YOUR TASK | Will you transcribe the entries that follow, exactly and in full?

——————————

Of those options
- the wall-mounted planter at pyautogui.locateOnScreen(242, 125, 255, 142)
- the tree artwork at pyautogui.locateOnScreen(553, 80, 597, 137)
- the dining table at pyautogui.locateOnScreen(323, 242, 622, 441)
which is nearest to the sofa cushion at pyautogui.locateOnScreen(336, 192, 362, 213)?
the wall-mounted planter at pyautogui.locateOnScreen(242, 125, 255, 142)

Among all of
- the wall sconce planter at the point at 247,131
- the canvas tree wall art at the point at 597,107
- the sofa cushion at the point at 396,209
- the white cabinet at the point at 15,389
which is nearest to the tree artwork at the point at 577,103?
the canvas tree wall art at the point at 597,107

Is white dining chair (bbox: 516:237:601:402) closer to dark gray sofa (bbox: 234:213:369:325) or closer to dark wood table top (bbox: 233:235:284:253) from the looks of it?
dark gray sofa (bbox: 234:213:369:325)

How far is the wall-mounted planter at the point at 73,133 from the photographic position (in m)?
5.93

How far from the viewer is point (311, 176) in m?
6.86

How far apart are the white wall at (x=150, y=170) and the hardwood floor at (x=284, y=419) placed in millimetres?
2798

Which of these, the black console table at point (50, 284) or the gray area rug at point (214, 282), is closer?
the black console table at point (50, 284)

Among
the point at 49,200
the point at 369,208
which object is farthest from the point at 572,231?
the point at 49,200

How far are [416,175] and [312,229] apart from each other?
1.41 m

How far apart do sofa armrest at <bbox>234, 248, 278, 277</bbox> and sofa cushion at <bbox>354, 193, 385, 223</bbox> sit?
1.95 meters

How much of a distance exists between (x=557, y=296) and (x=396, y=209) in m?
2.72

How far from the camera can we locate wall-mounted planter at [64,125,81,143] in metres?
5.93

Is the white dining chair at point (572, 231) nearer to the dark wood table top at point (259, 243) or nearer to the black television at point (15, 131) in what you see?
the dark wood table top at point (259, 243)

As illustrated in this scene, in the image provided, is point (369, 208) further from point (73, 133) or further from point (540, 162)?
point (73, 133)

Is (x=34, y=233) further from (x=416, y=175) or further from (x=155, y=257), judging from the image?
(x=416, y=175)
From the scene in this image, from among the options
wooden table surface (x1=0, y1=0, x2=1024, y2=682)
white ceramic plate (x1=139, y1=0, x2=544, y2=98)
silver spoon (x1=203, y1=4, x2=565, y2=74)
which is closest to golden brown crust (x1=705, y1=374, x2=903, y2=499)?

——————————

RESULT |
Of those options
- the wall-mounted planter at pyautogui.locateOnScreen(242, 125, 255, 142)
- the tree artwork at pyautogui.locateOnScreen(553, 80, 597, 137)
- the dining table at pyautogui.locateOnScreen(323, 242, 622, 441)
which is nearest to the sofa cushion at pyautogui.locateOnScreen(336, 192, 362, 213)?
the wall-mounted planter at pyautogui.locateOnScreen(242, 125, 255, 142)

Among all of
- the wall sconce planter at the point at 247,131
- the canvas tree wall art at the point at 597,107
- the sofa cushion at the point at 396,209
- the white cabinet at the point at 15,389
which is nearest to the tree artwork at the point at 577,103?
the canvas tree wall art at the point at 597,107

Is white dining chair (bbox: 516:237:601:402) closer to dark gray sofa (bbox: 234:213:369:325) or closer to dark wood table top (bbox: 233:235:284:253) from the looks of it?
dark gray sofa (bbox: 234:213:369:325)

How far is the wall-mounted planter at the point at 73,133 from the photographic position (in m)?
5.93

How far from the viewer is point (311, 176) in m?
6.86

How far apart are the white wall at (x=150, y=170) and the hardwood floor at (x=284, y=419) placed in millimetres?
2798

Which of these, the black console table at point (50, 284) or the gray area rug at point (214, 282), is closer?
the black console table at point (50, 284)

Among
the point at 49,200
the point at 369,208
which object is farthest from the point at 572,231?
the point at 49,200

How far are [416,175] and [312,229] apart from each other?
1.41 m

How far apart do sofa armrest at <bbox>234, 248, 278, 277</bbox> and sofa cushion at <bbox>354, 193, 385, 223</bbox> sit?
1.95 meters

How much of a distance exists between (x=557, y=296) and (x=396, y=209) in m?
2.72

How far from the camera can we locate wall-mounted planter at [64,125,81,143] in metres?
5.93

Is the white dining chair at point (572, 231) nearer to the dark wood table top at point (259, 243) or nearer to the black television at point (15, 131) in what you see?
the dark wood table top at point (259, 243)

As illustrated in this scene, in the image provided, is point (369, 208) further from point (73, 133) or further from point (540, 162)?
point (73, 133)

Is (x=34, y=233) further from (x=416, y=175) or further from (x=155, y=257), judging from the image?
(x=416, y=175)
From the scene in this image, from among the options
wooden table surface (x1=0, y1=0, x2=1024, y2=682)
white ceramic plate (x1=139, y1=0, x2=544, y2=98)
silver spoon (x1=203, y1=4, x2=565, y2=74)
which is closest to golden brown crust (x1=705, y1=374, x2=903, y2=499)?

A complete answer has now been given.